## STATED EXERCISE
Please count the lines below that contain the string "pixel", treating uppercase and lowercase as different, and reply with the number alone.
### INFORMATION GIVEN ###
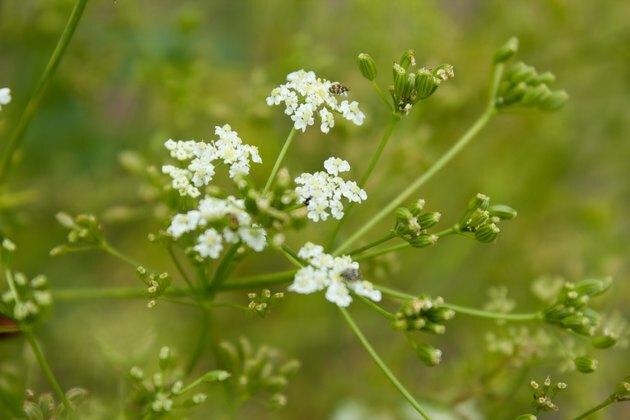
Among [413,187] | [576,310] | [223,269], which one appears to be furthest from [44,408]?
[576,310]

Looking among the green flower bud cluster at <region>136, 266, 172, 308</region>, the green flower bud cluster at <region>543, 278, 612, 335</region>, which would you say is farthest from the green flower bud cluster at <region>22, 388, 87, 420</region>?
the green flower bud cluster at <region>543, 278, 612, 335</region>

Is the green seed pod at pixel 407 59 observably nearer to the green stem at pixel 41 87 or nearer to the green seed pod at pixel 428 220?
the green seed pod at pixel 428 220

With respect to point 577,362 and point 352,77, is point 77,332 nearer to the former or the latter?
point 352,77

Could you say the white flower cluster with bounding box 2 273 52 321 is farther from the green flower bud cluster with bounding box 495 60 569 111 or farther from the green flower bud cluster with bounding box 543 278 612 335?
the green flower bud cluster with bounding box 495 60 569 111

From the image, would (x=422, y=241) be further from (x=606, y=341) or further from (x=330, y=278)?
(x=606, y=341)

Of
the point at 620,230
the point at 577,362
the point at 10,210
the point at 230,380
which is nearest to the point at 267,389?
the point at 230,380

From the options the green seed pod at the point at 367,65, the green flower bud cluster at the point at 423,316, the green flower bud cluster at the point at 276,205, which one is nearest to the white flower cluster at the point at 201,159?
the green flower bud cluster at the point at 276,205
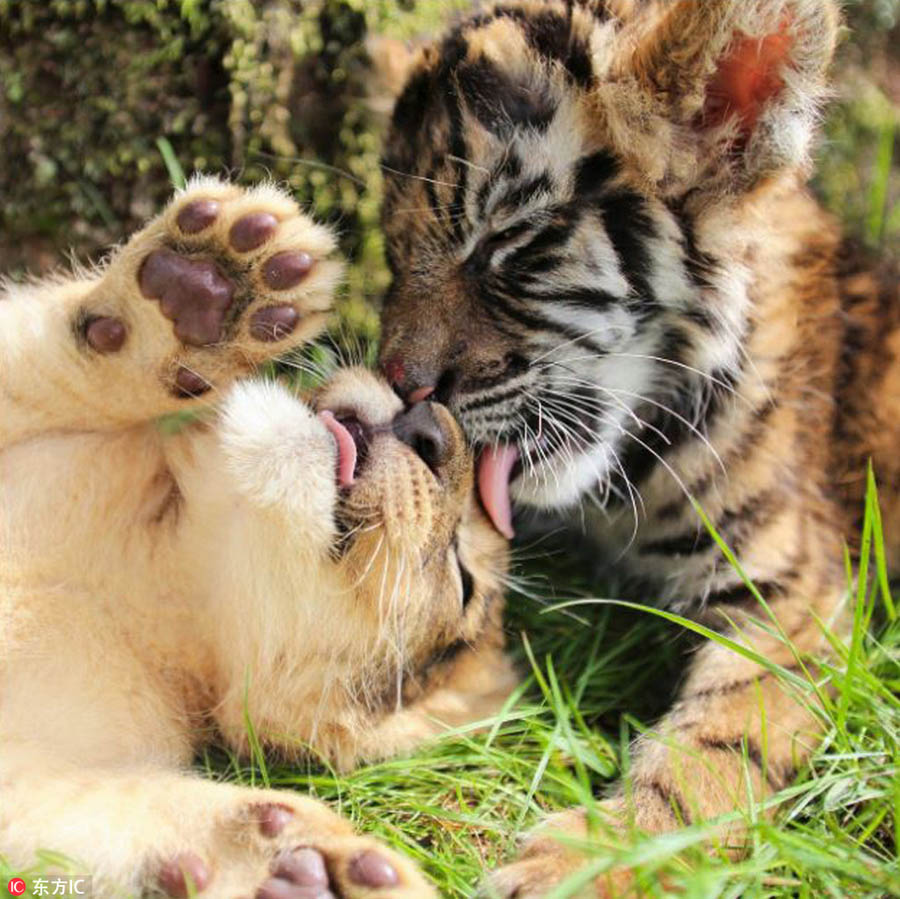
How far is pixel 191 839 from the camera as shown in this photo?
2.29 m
###
### INFORMATION GIVEN ###
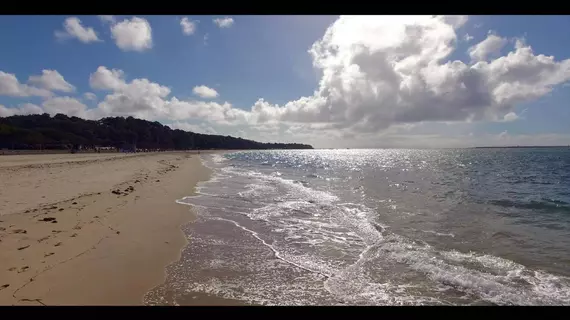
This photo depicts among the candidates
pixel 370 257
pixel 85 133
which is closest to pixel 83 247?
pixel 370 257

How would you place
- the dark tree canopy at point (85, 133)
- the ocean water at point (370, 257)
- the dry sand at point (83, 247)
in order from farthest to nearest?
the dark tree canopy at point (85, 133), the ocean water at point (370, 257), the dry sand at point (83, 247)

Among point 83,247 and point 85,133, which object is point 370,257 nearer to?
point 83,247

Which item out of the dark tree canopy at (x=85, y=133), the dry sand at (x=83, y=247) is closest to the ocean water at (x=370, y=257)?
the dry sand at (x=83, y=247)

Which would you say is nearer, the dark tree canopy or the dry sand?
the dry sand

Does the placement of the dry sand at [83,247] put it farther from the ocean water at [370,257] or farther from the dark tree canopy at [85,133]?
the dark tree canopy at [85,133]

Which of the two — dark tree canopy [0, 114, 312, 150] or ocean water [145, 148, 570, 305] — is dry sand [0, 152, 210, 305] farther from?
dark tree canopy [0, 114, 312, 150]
###
## TASK ANSWER
7